Copy the records from the line with "Based on this" through the end, replacing "considered" with "judged" and leaving everything else unchanged.

##### Entries supplied #####

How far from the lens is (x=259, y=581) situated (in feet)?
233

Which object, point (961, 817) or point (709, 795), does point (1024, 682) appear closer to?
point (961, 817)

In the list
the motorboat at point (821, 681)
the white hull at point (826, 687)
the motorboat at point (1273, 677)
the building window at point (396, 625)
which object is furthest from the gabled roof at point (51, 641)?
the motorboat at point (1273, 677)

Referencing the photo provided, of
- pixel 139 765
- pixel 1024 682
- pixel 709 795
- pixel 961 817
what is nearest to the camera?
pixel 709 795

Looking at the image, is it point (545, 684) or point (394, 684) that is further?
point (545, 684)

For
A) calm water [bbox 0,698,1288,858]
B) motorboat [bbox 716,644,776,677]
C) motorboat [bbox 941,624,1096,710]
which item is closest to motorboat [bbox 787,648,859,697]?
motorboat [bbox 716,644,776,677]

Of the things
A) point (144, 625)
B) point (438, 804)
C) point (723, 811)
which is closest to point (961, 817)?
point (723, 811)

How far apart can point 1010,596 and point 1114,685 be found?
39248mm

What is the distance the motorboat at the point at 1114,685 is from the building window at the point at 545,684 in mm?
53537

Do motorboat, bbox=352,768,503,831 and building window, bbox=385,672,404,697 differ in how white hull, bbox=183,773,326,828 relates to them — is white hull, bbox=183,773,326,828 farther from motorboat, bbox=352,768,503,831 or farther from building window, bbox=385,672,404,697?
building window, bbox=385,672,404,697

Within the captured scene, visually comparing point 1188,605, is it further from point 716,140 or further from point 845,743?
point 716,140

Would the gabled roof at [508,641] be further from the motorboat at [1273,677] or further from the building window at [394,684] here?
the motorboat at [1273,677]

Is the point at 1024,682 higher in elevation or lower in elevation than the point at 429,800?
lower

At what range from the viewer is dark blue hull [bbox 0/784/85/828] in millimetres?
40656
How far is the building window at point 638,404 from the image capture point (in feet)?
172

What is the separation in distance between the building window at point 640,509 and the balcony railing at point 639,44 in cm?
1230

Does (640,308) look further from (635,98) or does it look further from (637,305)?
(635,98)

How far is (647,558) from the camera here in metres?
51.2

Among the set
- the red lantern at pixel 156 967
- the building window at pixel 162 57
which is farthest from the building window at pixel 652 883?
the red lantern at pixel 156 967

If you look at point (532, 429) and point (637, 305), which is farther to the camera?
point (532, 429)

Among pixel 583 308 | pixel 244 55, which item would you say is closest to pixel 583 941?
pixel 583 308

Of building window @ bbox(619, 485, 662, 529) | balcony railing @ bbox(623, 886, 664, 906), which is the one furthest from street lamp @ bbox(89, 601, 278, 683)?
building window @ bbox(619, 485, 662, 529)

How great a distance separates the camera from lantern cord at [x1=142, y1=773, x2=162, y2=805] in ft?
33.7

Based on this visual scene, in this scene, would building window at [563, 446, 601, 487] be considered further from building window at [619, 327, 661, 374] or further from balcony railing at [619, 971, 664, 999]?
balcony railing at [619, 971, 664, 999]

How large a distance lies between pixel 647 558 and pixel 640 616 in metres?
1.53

#####

## Task answer:
Based on this visual scene, in this scene, would building window at [563, 446, 601, 487] be judged further from building window at [619, 327, 661, 374] or further from balcony railing at [619, 971, 664, 999]?
balcony railing at [619, 971, 664, 999]

How large a distance lies between pixel 647 558 and pixel 640 616 in metres?
1.53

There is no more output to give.